Rows from a dataset
***

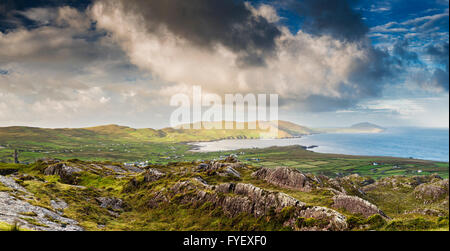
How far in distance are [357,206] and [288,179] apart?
1566 centimetres

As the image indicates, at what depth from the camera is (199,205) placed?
35750 millimetres

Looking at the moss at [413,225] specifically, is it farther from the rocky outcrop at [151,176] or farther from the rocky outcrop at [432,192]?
the rocky outcrop at [432,192]

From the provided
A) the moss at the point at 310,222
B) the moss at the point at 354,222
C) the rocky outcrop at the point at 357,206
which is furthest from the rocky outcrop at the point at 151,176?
the moss at the point at 354,222

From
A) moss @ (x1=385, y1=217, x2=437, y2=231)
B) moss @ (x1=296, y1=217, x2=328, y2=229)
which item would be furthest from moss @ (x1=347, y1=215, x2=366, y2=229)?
moss @ (x1=385, y1=217, x2=437, y2=231)

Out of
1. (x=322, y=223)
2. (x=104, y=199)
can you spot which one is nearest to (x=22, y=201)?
(x=104, y=199)

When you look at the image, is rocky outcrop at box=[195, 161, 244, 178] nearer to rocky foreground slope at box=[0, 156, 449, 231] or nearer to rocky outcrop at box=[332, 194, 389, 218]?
rocky foreground slope at box=[0, 156, 449, 231]

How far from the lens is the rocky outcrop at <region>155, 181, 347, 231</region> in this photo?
78.8 feet

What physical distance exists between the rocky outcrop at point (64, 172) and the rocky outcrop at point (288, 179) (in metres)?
52.0

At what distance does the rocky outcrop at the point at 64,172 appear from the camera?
183 feet

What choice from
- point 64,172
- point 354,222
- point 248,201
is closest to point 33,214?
point 248,201

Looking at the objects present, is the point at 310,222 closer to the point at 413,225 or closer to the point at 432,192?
the point at 413,225

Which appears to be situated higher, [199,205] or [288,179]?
[288,179]

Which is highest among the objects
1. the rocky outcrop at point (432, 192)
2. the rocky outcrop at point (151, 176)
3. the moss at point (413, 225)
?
the moss at point (413, 225)
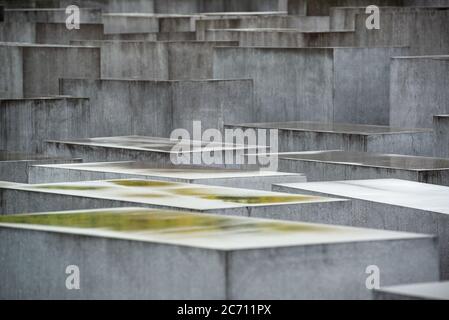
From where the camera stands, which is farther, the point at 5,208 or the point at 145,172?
the point at 145,172

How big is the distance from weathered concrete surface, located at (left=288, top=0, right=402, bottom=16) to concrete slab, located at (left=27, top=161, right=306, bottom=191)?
516 inches

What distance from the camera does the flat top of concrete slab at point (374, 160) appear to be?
433 inches

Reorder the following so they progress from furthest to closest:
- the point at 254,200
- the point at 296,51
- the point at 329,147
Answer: the point at 296,51 → the point at 329,147 → the point at 254,200

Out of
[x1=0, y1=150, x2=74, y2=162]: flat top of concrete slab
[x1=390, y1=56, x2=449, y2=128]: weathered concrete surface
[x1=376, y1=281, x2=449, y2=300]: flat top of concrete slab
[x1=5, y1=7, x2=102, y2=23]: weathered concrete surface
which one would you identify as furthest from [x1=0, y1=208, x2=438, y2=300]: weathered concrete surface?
[x1=5, y1=7, x2=102, y2=23]: weathered concrete surface

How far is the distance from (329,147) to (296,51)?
3.59 meters

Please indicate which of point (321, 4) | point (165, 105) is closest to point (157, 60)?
point (165, 105)

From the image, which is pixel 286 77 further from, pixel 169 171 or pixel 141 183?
pixel 141 183

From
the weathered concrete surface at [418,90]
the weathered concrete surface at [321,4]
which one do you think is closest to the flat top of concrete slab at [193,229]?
the weathered concrete surface at [418,90]

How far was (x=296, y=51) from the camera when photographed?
16.9 m

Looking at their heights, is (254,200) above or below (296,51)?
below

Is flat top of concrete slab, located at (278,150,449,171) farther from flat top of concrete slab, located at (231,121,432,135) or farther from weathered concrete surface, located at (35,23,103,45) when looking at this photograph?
weathered concrete surface, located at (35,23,103,45)

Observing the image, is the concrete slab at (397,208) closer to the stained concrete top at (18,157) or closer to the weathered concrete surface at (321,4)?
the stained concrete top at (18,157)
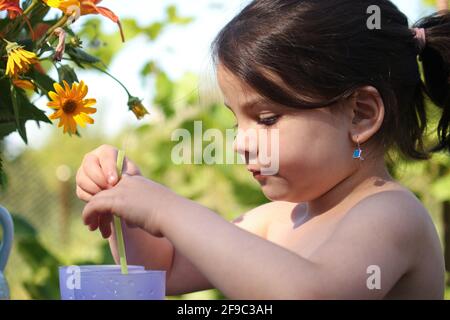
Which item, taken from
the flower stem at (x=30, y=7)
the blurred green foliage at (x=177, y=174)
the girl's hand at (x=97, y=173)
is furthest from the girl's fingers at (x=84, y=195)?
the blurred green foliage at (x=177, y=174)

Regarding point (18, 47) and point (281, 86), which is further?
point (281, 86)

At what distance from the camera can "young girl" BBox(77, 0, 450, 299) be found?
0.80 m

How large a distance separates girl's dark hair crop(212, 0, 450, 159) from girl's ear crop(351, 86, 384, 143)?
0.04 feet

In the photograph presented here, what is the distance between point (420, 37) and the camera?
1.12 m

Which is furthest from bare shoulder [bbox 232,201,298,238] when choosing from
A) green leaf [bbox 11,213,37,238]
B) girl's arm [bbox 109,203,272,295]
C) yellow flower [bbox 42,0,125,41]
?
green leaf [bbox 11,213,37,238]

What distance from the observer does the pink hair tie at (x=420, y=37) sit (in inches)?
44.0

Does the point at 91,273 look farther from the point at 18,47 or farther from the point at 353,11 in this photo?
the point at 353,11

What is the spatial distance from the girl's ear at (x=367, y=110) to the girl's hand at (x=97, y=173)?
31 centimetres

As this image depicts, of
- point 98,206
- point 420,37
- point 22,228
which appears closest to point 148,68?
point 22,228

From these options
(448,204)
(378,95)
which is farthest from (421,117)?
(448,204)

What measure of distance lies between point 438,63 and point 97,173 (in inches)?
21.6
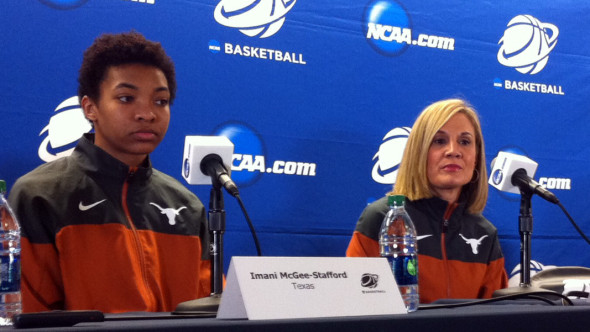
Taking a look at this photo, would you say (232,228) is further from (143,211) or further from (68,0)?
(68,0)

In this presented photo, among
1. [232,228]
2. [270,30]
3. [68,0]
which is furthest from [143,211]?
[270,30]

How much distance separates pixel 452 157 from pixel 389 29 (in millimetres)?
793

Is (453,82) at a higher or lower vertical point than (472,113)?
higher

***

» **Directive**: Could you repeat word for word the part of the records that opens at their start and closes with the line containing "35750 millimetres", including both ends, and leave the pictures out of your answer?

» **Expected answer**:
How far in distance are [357,206] and [288,179] apart?
1566 centimetres

As the image indicates, at what depth from the camera is (199,205) placed?
35750 millimetres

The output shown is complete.